Wednesday, January 11, 2012

what's the place of willpower?





i've always been suspicious of over-riding my feelings, for fear i'd lose all sensitivity, vulnerability, the ability to sense currents in the air and the news. i pretend to be an automaton, simply to throw people off the trail. i'm terribly uneasy at parties, for example, especially having sworn off alcohol. like everyone else i wear a blank look and a smile. anyone looking closely into my face would discover the contradiction. luckily, everyone else too focused on themselves to notice. 


the other day i grew annoyed with myself for being upset. an acquaintance with a bit of power over me suggested i'd lied. i proved to him i hadn't, yet in the process i  felt the old oedipal urge against the father. this pricked at me as i prickled. suddenly, i thought, 'do i want to be controlled by childhood all of my life?' no, i didn't, so i simply waved the torment away, or rammed it into my unconscious, i'm not sure which. i said to myself, 'i can be a man!' 


still, the rest of the day i asked myself, 'am i numb? have i voided my intuition? do i wish to be caesar or alexander the great? is that worth losing my poetic sensibility? hugh mccloed, one of my gurus, writes, power is always taken, it is never given. that i have pondered. say, j.p. morgan (picture above), what was the source of his wealth, banking? absolutely not, rather,  the knife in his hand. or look at krupp (picture below), financier of hitler, the greenish glow around him the aura of self-importance, even if he looks (and acted) like an icon of greed. 
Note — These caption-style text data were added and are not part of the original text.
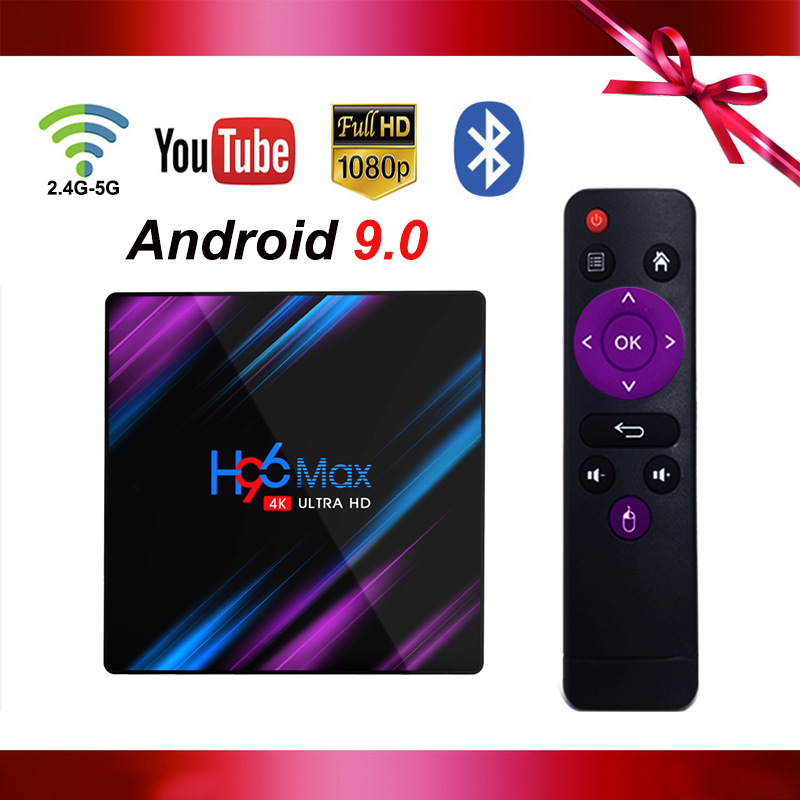 New Android 9.0 H96 max Smart TV BOX Rockchip RK3318 Quad Core 2g/4g RAM 16g/32g/64g RAM 2.4G/5G wifi 2.65Hz BT4.0 Set Top Box|Set-top Boxes| |  -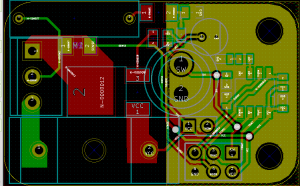 Board layout with high voltage area clearly visible.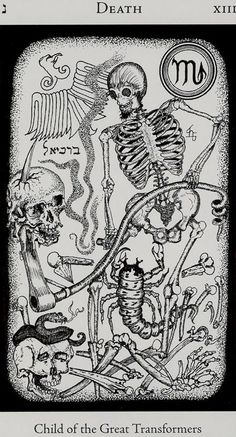 Death Tarot Card (child of the great transformers)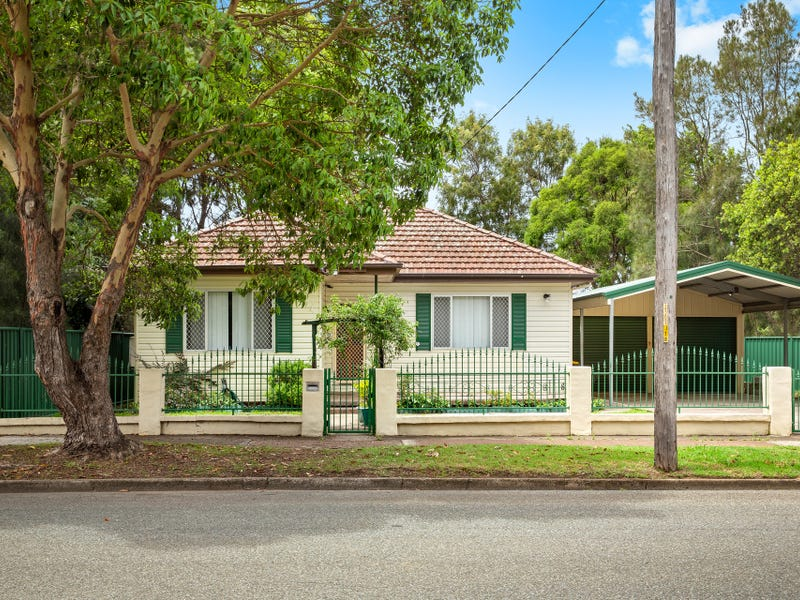 3 Leonard Street, Mayfield, NSW 2304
along with that, there's leni reifenstal's movie triumph of the will, hitler riding in glory before saluting crowds. yes, we know what happened to him and the misery he caused,  this bad artist  rejected by the vienna art academy. if only they had accepted him ww II might have been avoided, his faint artistic ability overcoming his ire, which he made all of austria suffer for.  maybe he would have been softened up just enough. alas, history had something different in mind, using nietzsche's the will to power for it's own purposes.